Dopo la doppia dose

Vaccino, il dramma della durata dell'immunità: 12 milioni di italiani sono già con pochi anticorpi

Dovrebbero già sottoporsi alla terza dose di vaccino anti Covid dodici milioni di persone. Tanti sono gli italiani immunizzati tra gennaio e maggio che, secondo gli ultimi studi pubblicati negli Stati Uniti e in Israele, avrebbero un tasso di protezione nei confronti del virus più basso rispetto a chi lo ha fatto dopo. In sostanza si tratta di persone che avrebbero bisogno di fare un "richiamo" per tornare ai livelli di efficacia del primo vaccino.

Secondo i dati dei Centri per il controllo e la prevenzione delle malattie, riportatati su Il Giorno, il Pfizer è efficace al 91% nel prevenire i ricoveri fino a quattro mesi dopo la seconda dose. Poi il tasso di protezione cala al 77%. Moderna, invece, mantiene numeri simili: dopo sedici settimane il vaccino tutela al 92% dall'ospedalizzazione, contro il 93% di chi si è appena immunizzato.

——————

> [Istruzioni delle attività]:
a) Nel testo sul vaccino, quante persone dovrebbero già sottoporsi alla terza dose?
b) Riprendi il testo sul vaccino e continualo dopo l'ultima frase.

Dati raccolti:
——————

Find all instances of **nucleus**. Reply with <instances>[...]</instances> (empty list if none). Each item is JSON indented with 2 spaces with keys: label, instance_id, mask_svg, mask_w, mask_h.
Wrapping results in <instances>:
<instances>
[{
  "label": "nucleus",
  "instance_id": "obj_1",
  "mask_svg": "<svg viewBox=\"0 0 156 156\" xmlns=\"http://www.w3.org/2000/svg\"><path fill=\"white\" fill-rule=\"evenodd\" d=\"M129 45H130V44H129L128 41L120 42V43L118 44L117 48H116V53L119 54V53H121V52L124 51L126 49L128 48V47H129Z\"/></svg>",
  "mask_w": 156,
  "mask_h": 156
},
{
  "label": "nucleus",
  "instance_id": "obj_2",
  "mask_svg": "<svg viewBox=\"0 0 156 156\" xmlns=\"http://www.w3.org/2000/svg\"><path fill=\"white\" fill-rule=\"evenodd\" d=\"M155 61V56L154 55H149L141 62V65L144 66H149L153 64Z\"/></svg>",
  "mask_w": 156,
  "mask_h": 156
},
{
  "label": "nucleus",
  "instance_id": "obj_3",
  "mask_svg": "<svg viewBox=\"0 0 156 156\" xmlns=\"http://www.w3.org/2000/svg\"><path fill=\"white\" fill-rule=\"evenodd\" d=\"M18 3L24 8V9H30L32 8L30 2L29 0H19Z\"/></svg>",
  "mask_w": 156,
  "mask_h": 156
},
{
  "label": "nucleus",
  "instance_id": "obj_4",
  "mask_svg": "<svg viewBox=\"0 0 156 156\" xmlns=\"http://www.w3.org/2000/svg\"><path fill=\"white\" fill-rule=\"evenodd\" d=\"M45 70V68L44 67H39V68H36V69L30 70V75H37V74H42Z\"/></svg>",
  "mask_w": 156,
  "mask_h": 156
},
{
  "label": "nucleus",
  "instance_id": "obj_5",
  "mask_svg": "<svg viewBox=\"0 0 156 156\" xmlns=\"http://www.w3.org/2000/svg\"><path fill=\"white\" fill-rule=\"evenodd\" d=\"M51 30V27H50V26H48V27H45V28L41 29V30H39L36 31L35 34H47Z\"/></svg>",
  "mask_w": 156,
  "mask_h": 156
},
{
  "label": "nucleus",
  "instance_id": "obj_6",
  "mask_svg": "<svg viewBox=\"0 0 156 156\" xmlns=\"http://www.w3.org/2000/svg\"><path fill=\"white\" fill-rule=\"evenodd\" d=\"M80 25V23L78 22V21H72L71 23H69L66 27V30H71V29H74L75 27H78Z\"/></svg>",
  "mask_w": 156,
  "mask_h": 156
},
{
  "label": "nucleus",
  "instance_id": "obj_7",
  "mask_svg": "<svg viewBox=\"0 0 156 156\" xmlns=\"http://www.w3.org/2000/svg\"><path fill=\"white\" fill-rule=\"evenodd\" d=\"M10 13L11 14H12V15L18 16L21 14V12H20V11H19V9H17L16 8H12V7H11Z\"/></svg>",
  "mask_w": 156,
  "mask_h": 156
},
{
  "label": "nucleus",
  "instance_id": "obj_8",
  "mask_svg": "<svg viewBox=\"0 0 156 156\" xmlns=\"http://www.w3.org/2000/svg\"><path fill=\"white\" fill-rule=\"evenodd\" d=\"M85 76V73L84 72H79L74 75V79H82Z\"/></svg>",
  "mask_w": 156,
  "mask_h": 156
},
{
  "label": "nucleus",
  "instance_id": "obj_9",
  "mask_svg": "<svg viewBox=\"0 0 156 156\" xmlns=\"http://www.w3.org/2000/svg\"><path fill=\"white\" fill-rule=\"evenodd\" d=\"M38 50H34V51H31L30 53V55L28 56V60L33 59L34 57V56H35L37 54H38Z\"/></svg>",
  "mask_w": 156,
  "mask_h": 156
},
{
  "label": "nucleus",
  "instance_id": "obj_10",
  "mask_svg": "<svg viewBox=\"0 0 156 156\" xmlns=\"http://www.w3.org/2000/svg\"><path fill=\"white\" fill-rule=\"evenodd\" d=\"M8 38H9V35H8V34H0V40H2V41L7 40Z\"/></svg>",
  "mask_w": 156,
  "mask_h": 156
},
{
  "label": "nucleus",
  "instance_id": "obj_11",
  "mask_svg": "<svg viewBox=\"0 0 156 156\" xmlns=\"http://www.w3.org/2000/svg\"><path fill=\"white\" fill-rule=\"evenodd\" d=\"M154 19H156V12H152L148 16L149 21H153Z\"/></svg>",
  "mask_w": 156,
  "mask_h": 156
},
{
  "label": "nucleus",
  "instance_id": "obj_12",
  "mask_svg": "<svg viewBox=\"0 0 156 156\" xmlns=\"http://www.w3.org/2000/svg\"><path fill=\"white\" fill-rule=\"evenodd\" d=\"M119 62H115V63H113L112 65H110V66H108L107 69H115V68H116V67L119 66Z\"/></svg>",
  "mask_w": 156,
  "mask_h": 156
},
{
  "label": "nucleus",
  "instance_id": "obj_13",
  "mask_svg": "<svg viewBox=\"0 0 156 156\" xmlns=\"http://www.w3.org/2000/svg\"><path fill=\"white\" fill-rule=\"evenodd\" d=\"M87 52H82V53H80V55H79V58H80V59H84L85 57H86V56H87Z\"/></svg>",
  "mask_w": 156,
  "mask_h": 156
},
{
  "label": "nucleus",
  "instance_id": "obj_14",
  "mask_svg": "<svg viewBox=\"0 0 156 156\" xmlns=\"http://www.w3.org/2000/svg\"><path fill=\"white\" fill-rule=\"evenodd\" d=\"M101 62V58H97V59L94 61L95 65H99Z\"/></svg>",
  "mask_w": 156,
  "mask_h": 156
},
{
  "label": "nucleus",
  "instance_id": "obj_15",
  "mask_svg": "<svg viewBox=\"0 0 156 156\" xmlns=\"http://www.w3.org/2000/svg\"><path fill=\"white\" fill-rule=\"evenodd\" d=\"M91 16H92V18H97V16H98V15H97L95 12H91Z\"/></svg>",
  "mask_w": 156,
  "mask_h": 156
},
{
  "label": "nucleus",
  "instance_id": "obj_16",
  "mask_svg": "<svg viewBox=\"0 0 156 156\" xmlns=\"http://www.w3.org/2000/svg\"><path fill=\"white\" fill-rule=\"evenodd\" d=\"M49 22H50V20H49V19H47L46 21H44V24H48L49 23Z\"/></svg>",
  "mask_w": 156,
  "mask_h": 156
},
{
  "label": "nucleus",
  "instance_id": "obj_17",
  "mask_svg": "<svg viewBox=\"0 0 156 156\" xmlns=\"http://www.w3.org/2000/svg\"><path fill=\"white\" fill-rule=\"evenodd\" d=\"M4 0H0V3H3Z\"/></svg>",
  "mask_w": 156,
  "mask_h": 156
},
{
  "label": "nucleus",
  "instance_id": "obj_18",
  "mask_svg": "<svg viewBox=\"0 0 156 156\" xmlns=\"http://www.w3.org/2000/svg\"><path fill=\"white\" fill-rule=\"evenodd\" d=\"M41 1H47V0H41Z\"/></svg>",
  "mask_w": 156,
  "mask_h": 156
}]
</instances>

——————

> [Risposte numerate]:
a) Dodici milioni di persone.

b)
Israele è stato tra i primi Paesi ad accorgersi del calo di efficacia degli antidoti. Ed è stato anche il più veloce nel dare il via libera alla terza dose per tutti i cittadini. Secondo i primi dati, il booster innalzerebbe di dieci volte il livello di neutralizzazione degli anticorpi. Inoltre, secondo una ricerca pubblicata sul New England Journal, il tasso di infezione, rilevato almeno 12 giorni dopo la terza dose è inferiore di 11,3 volte rispetto a chi ha ricevuto solo due inoculazioni. Mentre il tasso di malattia grave è inferiore di 19,5 volte.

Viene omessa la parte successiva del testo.